Shares in HSBC fell in Hong Kong Thursday, a day after the banking giant announced plans to slash costs by up to $3.5 billion by 2013 and said it was considering selling its US branch network.
The heavyweight player shed 1.27 per cent to HK$81.80 ($10.53) by midday as the broader Hang Seng Index fell 0.83 per cent.
The bank, which survived the 2008 global financial crisis without state aid unlike many of its rivals, said Wednesday it would seek to save $2.5-3.5 billion in costs within two years.
Its new chief executive Stuart Gulliver said the savings would be ploughed back into fast-growing markets around the world, especially in Asia.
The banking titan also said it will conduct a separate assessment of its US branch network and cards business, which could be sold at a “sensible” price. Other cash-saving measures include a streamlining of IT operations.
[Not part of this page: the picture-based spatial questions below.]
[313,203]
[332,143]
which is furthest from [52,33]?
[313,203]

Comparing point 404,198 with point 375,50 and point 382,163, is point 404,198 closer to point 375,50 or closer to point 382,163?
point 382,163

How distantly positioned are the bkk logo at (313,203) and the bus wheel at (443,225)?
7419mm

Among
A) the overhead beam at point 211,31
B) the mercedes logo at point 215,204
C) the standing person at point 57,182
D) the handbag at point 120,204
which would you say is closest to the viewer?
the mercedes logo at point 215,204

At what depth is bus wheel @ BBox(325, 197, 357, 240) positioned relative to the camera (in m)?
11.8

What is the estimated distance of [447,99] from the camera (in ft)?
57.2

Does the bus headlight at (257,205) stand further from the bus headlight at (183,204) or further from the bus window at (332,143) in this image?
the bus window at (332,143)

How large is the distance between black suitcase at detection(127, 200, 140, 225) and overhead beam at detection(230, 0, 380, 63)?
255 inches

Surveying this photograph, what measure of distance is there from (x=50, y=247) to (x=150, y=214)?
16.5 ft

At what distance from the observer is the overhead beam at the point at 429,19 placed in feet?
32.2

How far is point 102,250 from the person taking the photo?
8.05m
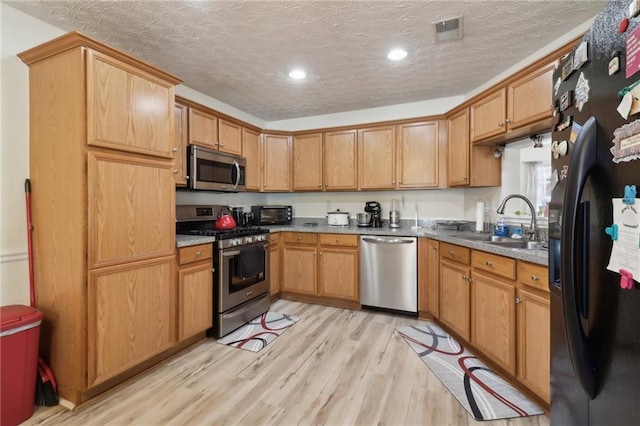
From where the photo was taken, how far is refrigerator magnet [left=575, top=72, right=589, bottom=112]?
705mm

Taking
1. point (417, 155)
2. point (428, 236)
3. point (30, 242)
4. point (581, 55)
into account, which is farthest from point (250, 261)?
point (581, 55)

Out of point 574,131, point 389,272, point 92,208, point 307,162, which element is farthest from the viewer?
point 307,162

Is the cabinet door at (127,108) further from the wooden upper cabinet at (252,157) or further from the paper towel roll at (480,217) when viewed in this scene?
the paper towel roll at (480,217)

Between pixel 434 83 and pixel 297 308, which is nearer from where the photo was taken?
pixel 434 83

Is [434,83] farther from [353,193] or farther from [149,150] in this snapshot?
[149,150]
HSBC reported a mixed first-quarter earnings on Monday.
It said net profit surged 58 per cent to $4.15 billion the the January-March period on lower taxes and fewer bad debts while pre-tax gains were hit by rising staff costs and money set aside to compensate British customers who were mis-sold credit insurance.
HSBC was founded in Hong Kong and Shanghai in 1865 and the bank regards Asia as its most important region.